Ce qui demeure de ces incohérences, c’est que notre présente réponse au « Et après » ne peut être, selon nos inductions d’expérience, que composantes d’un passé de plaisirs ou de peines — gammes permanentes de toutes les sensations de la vie. Où chercher le « devenir », sinon dans les amorces du présent, selon les compositions du passé ? Rien ne paraît si naturel que d’escompter les temps futurs au profit d’espérances poussées jusqu’à l’hallucination. La cinétique de notre primitive activité mentale le commande. Prenons garde seulement d’être plus affirmatifs sur ce qui arrivera que sur ce qui est arrivé. En remplaçant l’effort par la chimère, c’est sur notre propre sort que nous aurions prononcé.

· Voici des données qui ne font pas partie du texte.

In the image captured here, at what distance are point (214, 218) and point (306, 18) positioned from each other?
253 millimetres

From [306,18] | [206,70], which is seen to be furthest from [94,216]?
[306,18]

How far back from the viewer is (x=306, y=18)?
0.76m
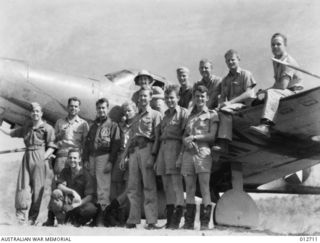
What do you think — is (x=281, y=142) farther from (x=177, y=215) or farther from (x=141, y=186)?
(x=141, y=186)

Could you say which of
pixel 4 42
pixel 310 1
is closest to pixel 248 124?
→ pixel 310 1

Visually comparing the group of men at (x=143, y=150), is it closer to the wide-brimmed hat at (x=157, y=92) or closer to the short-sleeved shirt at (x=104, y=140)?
the short-sleeved shirt at (x=104, y=140)

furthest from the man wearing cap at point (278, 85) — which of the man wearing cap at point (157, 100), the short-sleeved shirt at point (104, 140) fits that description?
the short-sleeved shirt at point (104, 140)

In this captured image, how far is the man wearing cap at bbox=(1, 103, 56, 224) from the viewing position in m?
8.84

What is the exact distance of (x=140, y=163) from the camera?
869 centimetres

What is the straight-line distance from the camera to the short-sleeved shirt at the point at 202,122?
26.6 ft

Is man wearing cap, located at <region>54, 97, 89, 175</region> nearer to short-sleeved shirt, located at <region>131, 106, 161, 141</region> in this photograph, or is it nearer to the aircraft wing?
short-sleeved shirt, located at <region>131, 106, 161, 141</region>

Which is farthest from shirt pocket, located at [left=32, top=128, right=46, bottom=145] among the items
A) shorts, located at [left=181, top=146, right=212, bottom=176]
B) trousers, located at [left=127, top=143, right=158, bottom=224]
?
shorts, located at [left=181, top=146, right=212, bottom=176]

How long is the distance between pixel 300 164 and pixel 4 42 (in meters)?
5.44

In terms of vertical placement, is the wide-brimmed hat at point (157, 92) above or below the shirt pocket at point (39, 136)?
above

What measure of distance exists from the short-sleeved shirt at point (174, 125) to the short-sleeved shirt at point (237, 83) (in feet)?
2.40

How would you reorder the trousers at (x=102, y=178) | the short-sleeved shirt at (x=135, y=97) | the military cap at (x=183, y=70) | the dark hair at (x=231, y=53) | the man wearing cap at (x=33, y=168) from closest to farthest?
1. the dark hair at (x=231, y=53)
2. the man wearing cap at (x=33, y=168)
3. the trousers at (x=102, y=178)
4. the military cap at (x=183, y=70)
5. the short-sleeved shirt at (x=135, y=97)

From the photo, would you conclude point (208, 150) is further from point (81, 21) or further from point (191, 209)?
point (81, 21)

S’il y avait un dessein dans le monde, notre élan d’anticipation s’en trouverait simplifié. Pour les raisons que j’ai dites, c’est la question fondamentale sur laquelle nos dissentiments s’accusent dans les termes les plus formels. Ceux qui croient posséder les secrets de leur Providence s’en trouvent fort à l’aise pour exposer ce qu’ils ignorent, et nous montrer gravement, dans les feux de l’enfer, le fondement le plus sûr de leur félicité particulière.

Pour nous, simples humains de l’évolution universelle, nous nous trouvons aux prises avec les phénomènes, sachant bien que leurs stades sans fin auront raison de notre éphémère durée, mais résolus, quoi qu’il arrive, à démasquer, dans la mesure du possible, quelque chose de l’inconnu qui se dérobe à chaque détour de toutes activités. Cependant, nos sectateurs de l’absolu, destinés à « vivre de vent », comme les loups de François Villon, vont, tête à l’aventure, nous reprochant d’être « enfoncés, dans la matière » hors de laquelle, en vérité, l’âme des métaphysiciens eux-mêmes, n’a pas pu jusqu’ici se manifester.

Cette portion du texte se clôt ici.